NEW YORK – Council Member Rory I. Lancman yesterday urged the city to take the rise in white supremacist violence seriously, and treat these hate groups as the domestic terrorist organizations that they are.

Lancman’s comments came at a City Council hearing to examine how the city is combating white supremacist hate crimes, following the rise of alt-right violence and the “Proud Boys” assaults in October, and the strategies the police department is using to keep New Yorkers safe. The NYPD reported that there have already been more than 300 hate crimes in 2018, a slight increase from 2017, while the number of antisemitic hate crimes has increased by 18 percent.

Given the continued spike in white supremacist violence, Lancman expressed his concern that the city is not responding with appropriate seriousness or devoting sufficient resources to thwart these domestic terrorists.

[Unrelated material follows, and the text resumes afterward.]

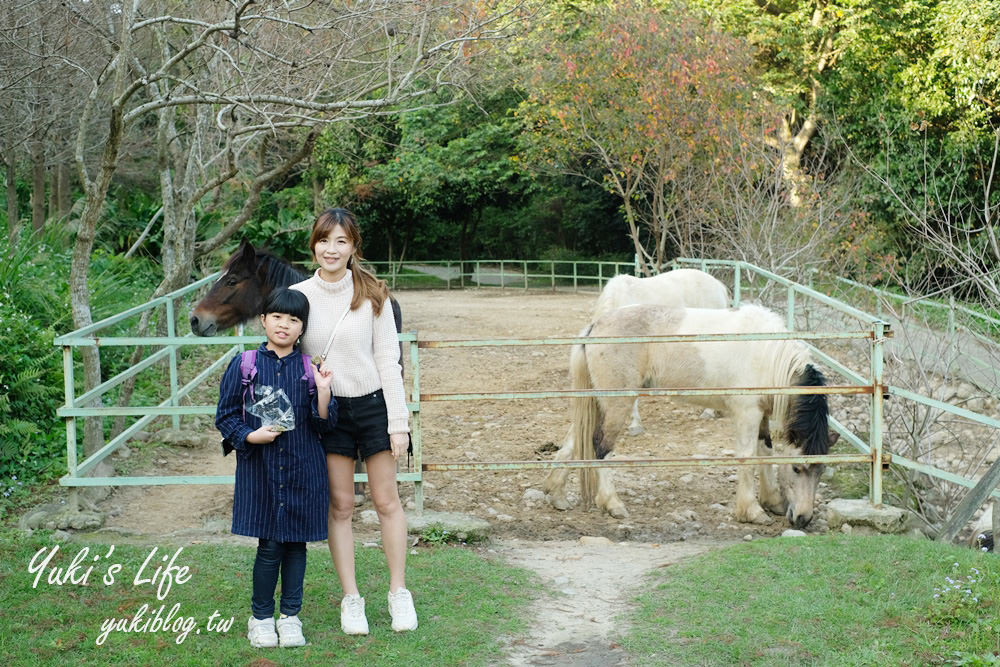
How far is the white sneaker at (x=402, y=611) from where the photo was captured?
3.72 meters

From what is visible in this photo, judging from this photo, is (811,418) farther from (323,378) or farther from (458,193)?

Lancman pointed out that the NYPD’s hesitation to take action in October after members of the Proud Boys, a noted hate group, attacked individuals on the streets of New York served as confirmation that the city needed to revamp its preparation and strategies to prevent similar incidents in the future.

“I am concerned that as we hear about the strategies, technologies and manpower being dispatched to uncover plots by international terrorists who want to do us harm, that we do not have that same focus and intensity on domestic terrorists. That is what these people need to be viewed as: domestic terrorists. They are not just random individuals with dangerous ideas,” said Council Member Lancman.

Lancman reiterated his call for the city to support a Citywide Nonprofit Security Grant Program, an initiative Council Member Lancman proposed along with Council Member Levine, to provide religious and cultural institutions that are credible targets of violence with funds to protect themselves.

“The state and federal government have funding streams available for non-profit institutions at-risk of an attack, but the city has refused to make the same commitment. In light of what so many communities are experiencing, I think it is time for New York City to join New York State and the federal government in providing support to institutions that are right now scrambling to come up with resources needed to protect themselves,” added Council Member Lancman.